I received Steve Loughran and Erik Hatcher’s Ant In Action to review well over a year ago and I actually thought I had posted a review for it before now. Digging through my site though it appears not. Which sucks, because this is a great book.
When I was reading Ant In Action originally I was working in a Java shop as the QA / Tester. (I have also been the build person at various times for different organizations.) One of the first things I tend to do on a project is extend the build system to include static checks to try and catch the low hanging fruit. On this particular project it meant wading into the quagmire that was their build system. Without a word of exaggeration, one task required ant to call perl which shelled out to call ant. After reading this book I could have easily wrestled the build into submission.
The structure of the book was well thought-out, which is not surprising as this is the renamed second edition of ‘Java Development with Ant’, with a consistent example that starts out with compiling a single class and ends up dealing with a number of the pains one experiences with large-scale enterprise projects. There are any number of pages on how to use Ant in its most basic guises, but it is these more advanced topics where the book shines.
- Working with big projects – Build chaining is hard, and likely always will be. It does not however have to be messy and chaotic
- Managing dependencies – A nice introduction to the Ivy dependency management system. I’m quite convinced that if you are not migrating from Ant to Maven you should be incorporating something like Ivy into your build system. This chapter explains to start managing your dependencies and even includes a section on publishing to a local repository which is important in a corporate context.
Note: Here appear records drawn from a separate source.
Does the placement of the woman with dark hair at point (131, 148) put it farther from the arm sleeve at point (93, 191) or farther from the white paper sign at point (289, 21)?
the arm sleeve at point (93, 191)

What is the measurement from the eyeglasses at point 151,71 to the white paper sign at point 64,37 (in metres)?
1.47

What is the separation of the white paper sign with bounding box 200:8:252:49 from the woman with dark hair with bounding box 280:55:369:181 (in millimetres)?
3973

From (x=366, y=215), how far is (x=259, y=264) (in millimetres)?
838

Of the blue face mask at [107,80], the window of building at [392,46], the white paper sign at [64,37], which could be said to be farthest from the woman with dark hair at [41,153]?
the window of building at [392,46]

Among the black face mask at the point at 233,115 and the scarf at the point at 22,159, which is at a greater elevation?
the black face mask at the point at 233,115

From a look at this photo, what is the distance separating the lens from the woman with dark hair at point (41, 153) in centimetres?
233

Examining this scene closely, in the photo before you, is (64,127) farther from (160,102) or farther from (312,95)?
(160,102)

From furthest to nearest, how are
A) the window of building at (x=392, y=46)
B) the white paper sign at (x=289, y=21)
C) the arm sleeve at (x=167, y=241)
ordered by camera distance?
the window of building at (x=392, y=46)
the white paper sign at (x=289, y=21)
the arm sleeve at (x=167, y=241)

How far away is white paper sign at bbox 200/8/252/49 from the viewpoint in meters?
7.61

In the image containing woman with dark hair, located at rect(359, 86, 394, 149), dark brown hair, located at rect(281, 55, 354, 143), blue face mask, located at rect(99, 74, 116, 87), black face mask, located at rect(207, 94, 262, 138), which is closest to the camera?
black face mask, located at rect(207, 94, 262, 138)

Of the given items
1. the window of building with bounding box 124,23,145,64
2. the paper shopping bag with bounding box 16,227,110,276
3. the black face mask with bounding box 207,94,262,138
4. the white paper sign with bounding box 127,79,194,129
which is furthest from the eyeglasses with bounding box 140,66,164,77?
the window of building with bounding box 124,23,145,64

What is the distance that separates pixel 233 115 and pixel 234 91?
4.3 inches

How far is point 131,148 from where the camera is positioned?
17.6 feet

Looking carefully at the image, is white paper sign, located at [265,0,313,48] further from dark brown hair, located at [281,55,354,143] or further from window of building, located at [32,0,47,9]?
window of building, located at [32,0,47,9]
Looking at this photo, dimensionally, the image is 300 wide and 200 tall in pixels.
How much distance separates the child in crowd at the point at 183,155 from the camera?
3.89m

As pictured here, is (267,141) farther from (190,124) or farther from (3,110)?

- Working with XML – The build system I was working with had a large number of servers that could be deployed to. Each had its own set of XML files which differed by only a line or two. The Working with XML chapter would have cleaned this up a lot.
Those are of course in addition to the earlier chapters where you learn about datatypes, parameters, packaging, deployment and other day-to-day items. Also, it is definitely worth mentioning that the first topic really explored in depth is integration of JUnit into your build (Chapter 4) which absolutely appeals to the tester part of me.
Because I can’t just be happy with a well-written book that taught me a lot, here is what I would change for the 3rd edition if they produce one.
- Include blank pages at the back of the book for note taking
- While it is great the integration of static analysis tool Checkstyle is shown, including FingBugs or PMD would have rounded out the section by including dynamic analysis as well
- Use the CruiseControl as the server in Continuous Integration chapter. They explain why they did not, but that is the server most people reading this will be using.
Overall, this is a fantastic book that should be on the shelves of any Java shop still using Ant and should be mandatory reading for anyone whose job involves modifying Ant’s build files.
Now all I need is Ant In Action-esque book for Rake.